- [Work instruction]
Write the records out exactly, so that no picture remains in the copy.

---------- Data

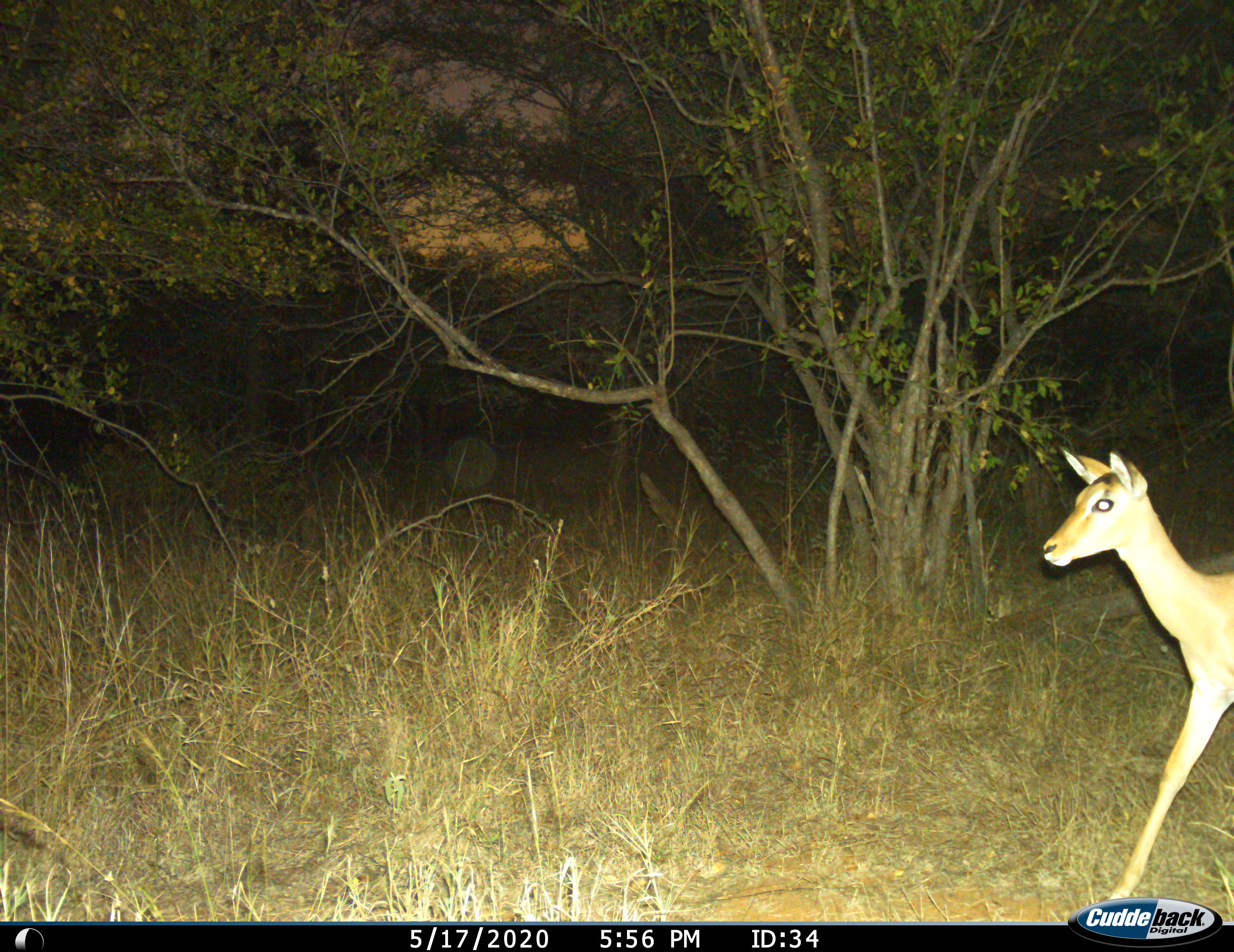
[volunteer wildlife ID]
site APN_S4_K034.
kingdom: Animalia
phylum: Chordata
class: Mammalia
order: Artiodactyla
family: Bovidae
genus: Aepyceros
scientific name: Aepyceros melampus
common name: impala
Impala (Aepyceros melampus), count 1. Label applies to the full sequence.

--------------------

- [Answer section]
[volunteer wildlife ID]
site APN_S4_K034.
kingdom: Animalia
phylum: Chordata
class: Mammalia
order: Artiodactyla
family: Bovidae
genus: Aepyceros
scientific name: Aepyceros melampus
common name: impala
Impala (Aepyceros melampus), count 1. Label applies to the full sequence.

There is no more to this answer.